Diese Forschungen und Entwicklungen scheinen mir für die Kieferorthopädie wichtiger zu sein als die meisten aktuellen Ansätze aus Amerika. Offenbar beschäftigen sich die progressiven Köpfe in den Vereinigten Staaten zur Zeit hauptsächlich mit den wirtschaftlichen Aspekten unserer Disziplin oder mit der Entwicklung von ausgefallenen Technologien. Es ist natürlich zu begrüßen, dass wir heute eine größere Anzahl von Patienten behandeln können, aber routinemäßig selbstligierende Brackets, superelastische Drähte und permanente Retention mit festsitzenden lingualen Retainern zur Behandlung von gewöhnlichen Fällen mit Engständen zu empfehlen, könnte sich letztendlich als Rückschritt herausstellen. Es ist, bei aller Bescheidenheit, zumindest zweifelhaft, ob die eingerichteten Protrusionen der unteren Schneidezähne und die anterior expandierten Unterkiefer im Lauf der Zeit stabil bleiben werden.

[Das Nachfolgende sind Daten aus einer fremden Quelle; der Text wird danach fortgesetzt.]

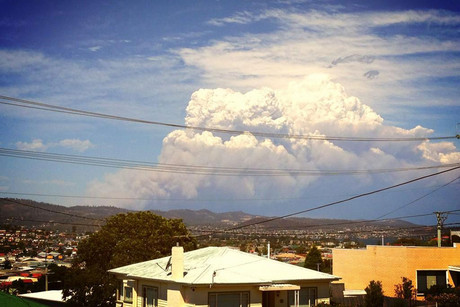 Supplied image of a smoke plume from a fire seen from West Moonah in Hobart, Tasmania (AAP)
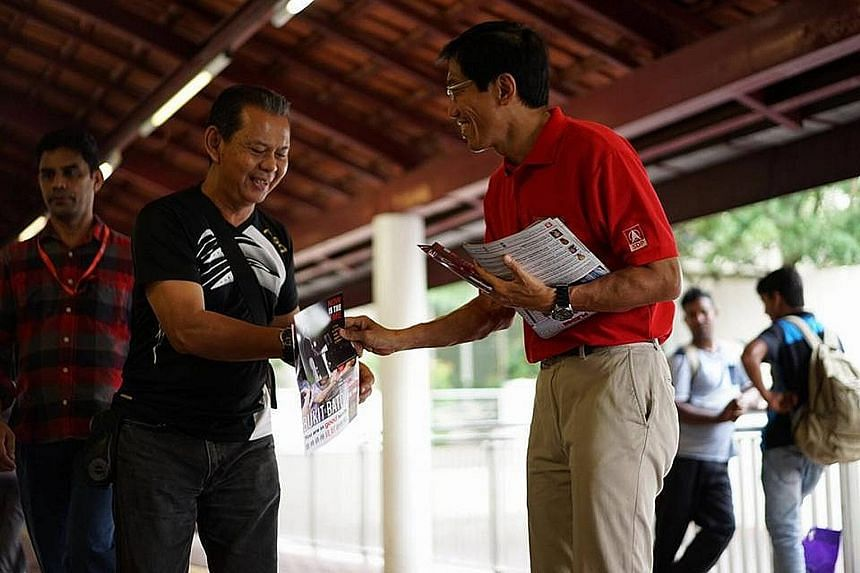 Dr Chee Soon Juan, SDP's candidate for the Bukit Batok by-election, greeting a resident near Bukit Batok MRT station. He spent the Nomination Day eve distributing fliers and greeting commuters at the station.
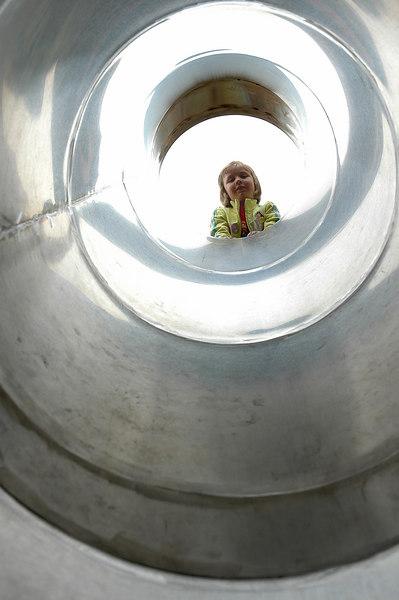 For the Enterprise/John KossikEmilia Peterson enjoys the new tunnel slide during the Hillside Park Dedication Ceremony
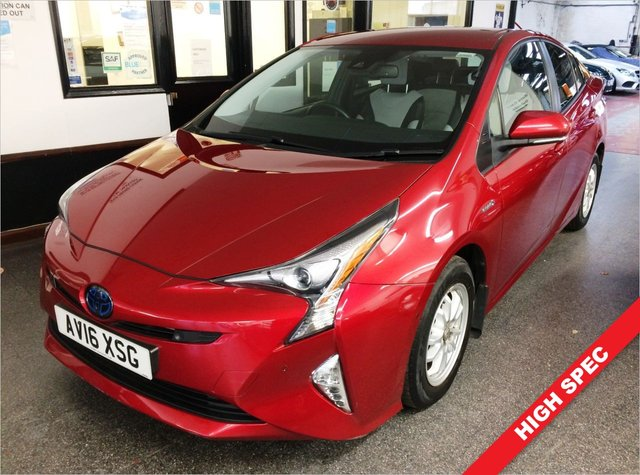 USED 2016 16 TOYOTA PRIUS 1.8 VVT-I EXCEL 5d 97 BHP Benefitting from £0 Road Tax, being ULEZ Compliant and previously Serviced by Toyota @ 11304/18677/25686/33778 miles. This Prius is finished in Pearl Hypersonic red with Cool Grey two tone leather heated seats. Its fitted with Reverse camera, self park function, Head up display, front and rear sensors, 2 Keys, Toyota Satellite Navigation, wireless phone charger, Cruise Control, lane departure warning, LED and xenon lights package, Seats Heated (Driver/Passenger), power folding mirrors + More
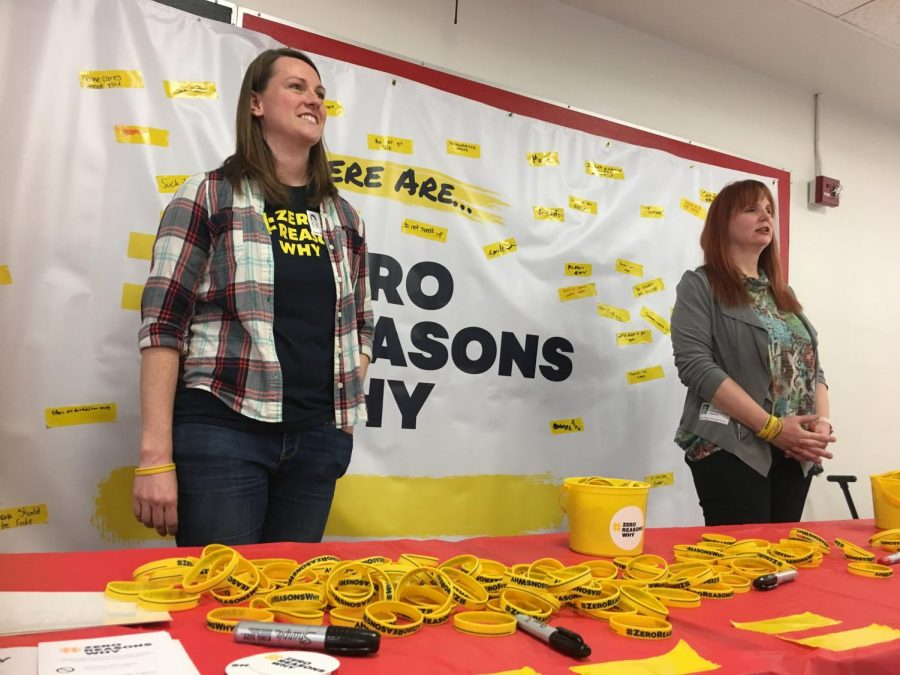 """Smiling at students approaching the table, Zero Reasons Why representative Cindy Knudsen helps hold a banner-signing event at North during lunch April 3. """"It's been encouraging to see how many teens really care about this message,"""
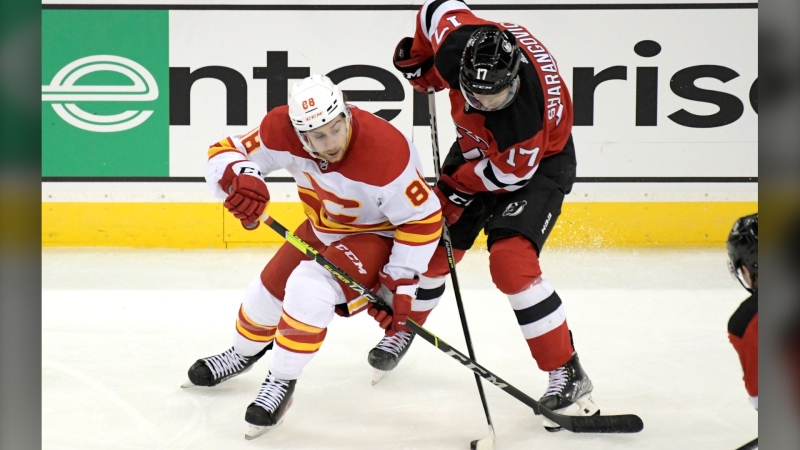 Calgary Flames left wing Andrew Mangiapane (88) and New Jersey Devils center Yegor Sharangovich (17) battle for the puck on Oct. 26 in Newark, N.J. The Flames won 5-3. (AP Photo/Bill Kostroun)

Die Forderungen nach neuen Methoden zur „Entwicklung des Gebisses”, zum „Wachstum von Knochen” mit Hilfe kontinuierlicher leichter Kräfte werden uns möglicherweise eine neue Debatte im Stil der Auseinandersetzungen zwischen Angle und Tweed zum Thema Extraktion vs. Nonextraktion bescheren, die wir sicherlich nicht brauchen können. Der amerikanische Weg hin zur Entwicklung neuer computergestützter Verfahren, wie etwa die dreidimensionale Röntgentechnik und die Cone-Beam-Technologie sind sicherlich interessant und informativ, sie tragen allerdings nur wenig zur Verbesserung der Qualität einer kieferorthopädischen Behandlung bei.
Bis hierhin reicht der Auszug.